The Schiller Institute would like to extend our condolences to the family, friends snd associates of former United States Attorney General Ramsey Clark, who passed away at the age of 93 on Friday, April 9. Clark stood for the true Constitution of the real United States, and was consistently opposed to the hijacking of the American legal system for the purpose of justifying war crimes—often committed in the Constitution’s name. He was, moreover, a voice for reason that, contrary to many others of his, and later generations, became clearer and stronger as the decades passed.
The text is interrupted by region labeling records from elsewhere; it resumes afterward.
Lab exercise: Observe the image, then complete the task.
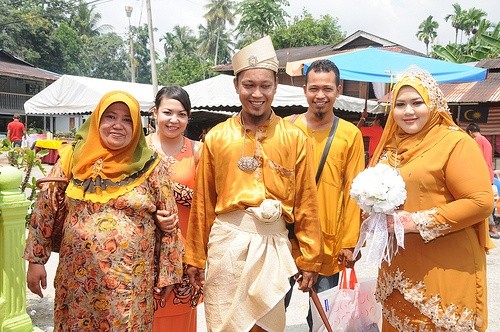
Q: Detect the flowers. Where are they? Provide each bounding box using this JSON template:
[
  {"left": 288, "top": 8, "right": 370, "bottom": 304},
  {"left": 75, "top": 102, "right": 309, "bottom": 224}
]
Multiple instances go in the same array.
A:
[{"left": 349, "top": 163, "right": 408, "bottom": 271}]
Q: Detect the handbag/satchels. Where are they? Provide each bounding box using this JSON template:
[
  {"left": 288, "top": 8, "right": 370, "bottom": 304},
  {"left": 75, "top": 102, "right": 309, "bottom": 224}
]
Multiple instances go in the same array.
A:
[
  {"left": 310, "top": 272, "right": 342, "bottom": 332},
  {"left": 319, "top": 265, "right": 382, "bottom": 332},
  {"left": 36, "top": 178, "right": 69, "bottom": 252}
]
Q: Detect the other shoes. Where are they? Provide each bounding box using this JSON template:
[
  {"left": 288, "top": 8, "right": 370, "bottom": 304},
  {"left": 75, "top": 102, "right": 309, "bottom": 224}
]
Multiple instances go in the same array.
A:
[{"left": 491, "top": 234, "right": 499, "bottom": 239}]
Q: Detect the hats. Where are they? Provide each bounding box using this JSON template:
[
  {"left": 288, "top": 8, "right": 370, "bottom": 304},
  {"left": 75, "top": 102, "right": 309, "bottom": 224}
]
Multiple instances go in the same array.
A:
[{"left": 232, "top": 35, "right": 279, "bottom": 75}]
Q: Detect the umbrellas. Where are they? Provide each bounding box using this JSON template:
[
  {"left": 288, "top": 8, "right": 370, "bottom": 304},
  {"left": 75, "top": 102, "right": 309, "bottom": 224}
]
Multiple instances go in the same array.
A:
[{"left": 285, "top": 47, "right": 488, "bottom": 97}]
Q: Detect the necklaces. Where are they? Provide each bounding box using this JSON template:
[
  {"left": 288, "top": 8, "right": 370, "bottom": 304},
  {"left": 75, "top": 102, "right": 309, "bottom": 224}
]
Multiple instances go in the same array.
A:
[
  {"left": 147, "top": 133, "right": 188, "bottom": 170},
  {"left": 305, "top": 116, "right": 331, "bottom": 133},
  {"left": 237, "top": 112, "right": 262, "bottom": 172}
]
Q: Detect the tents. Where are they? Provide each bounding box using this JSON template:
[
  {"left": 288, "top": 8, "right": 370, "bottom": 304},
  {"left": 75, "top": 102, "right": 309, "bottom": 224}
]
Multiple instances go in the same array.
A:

Clark, who never missed an occasion in the last years of his life to appear at Schiller Institute events when called upon to do so, was, like LaRouche, an independent man of principle, a true citizen of “the republic of the Mind.” So long as he was alive, the justice that citizens should expect to enjoy from the American Constitutional and legal system was personified. Clark understood the true depth of injustice that LaRouche and his associates had suffered, and he also appreciated that “the book people,” as he referred to LaRouche’s International Caucus of Labor Committees, possessed an unshakeable commitment to truth.
One source recalled in recent days that Clark caused those who were severely critical of LaRouche, particularly on the left, to investigate who LaRouche really was. His assessment was said to be that the ICLC, Schiller Institute and affiliate organizations were the best organized group against the establishment, and that, if LaRouche and his co-thinkers and organizations were to disintegrate or be destroyed, the United States would turn to fascism.
It was to prevent precisely such an occurrence that Clark sent a letter to Attorney General Janet Reno in 1995, which began as follows:
April 26, 1995
Re: U.S. v. Lyndon LaRouche, Jr. et al.
Dear Attorney General Reno,
I have been an attorney in this case since shortly after the defendants were sentenced in January 1990 and appeared as co- counsel on appeal and on the subsequent motions and appeals in proceedings under 28 U.S. C. sec. 2255 and F.R. Cr.P. Rule 33. I bring this matter to you directly, because I believe it involves a broader range of deliberate and systematic misconduct and abuse of power over a longer period of time in an effort to destroy a political movement and leader, than any other federal prosecution in my time or to my knowledge. Three courts have now condemned the Department’s conduct in this prosecutorial campaign. The result has been a tragic miscarriage of justice which at this time can only be corrected by an objective review and courageous action by the Department of Justice.
Clark’s depth of character, and deeper understanding of the problem of the post-war American outlook, was referenced by him in this statement, recorded in a documentary about him called Citizen Clark:
“There are sayings around the Kennedy Center, carved above the marble above the colonnades when you walk in. And on the backside toward the Potomac, there’s one; it’s a quote from President Kennedy that says: ‘I look forward to the day when America is no longer afraid of grace and beauty.’ And I thought immediately when he was shot, that that’s why he was shot. We are afraid of grace and beauty.”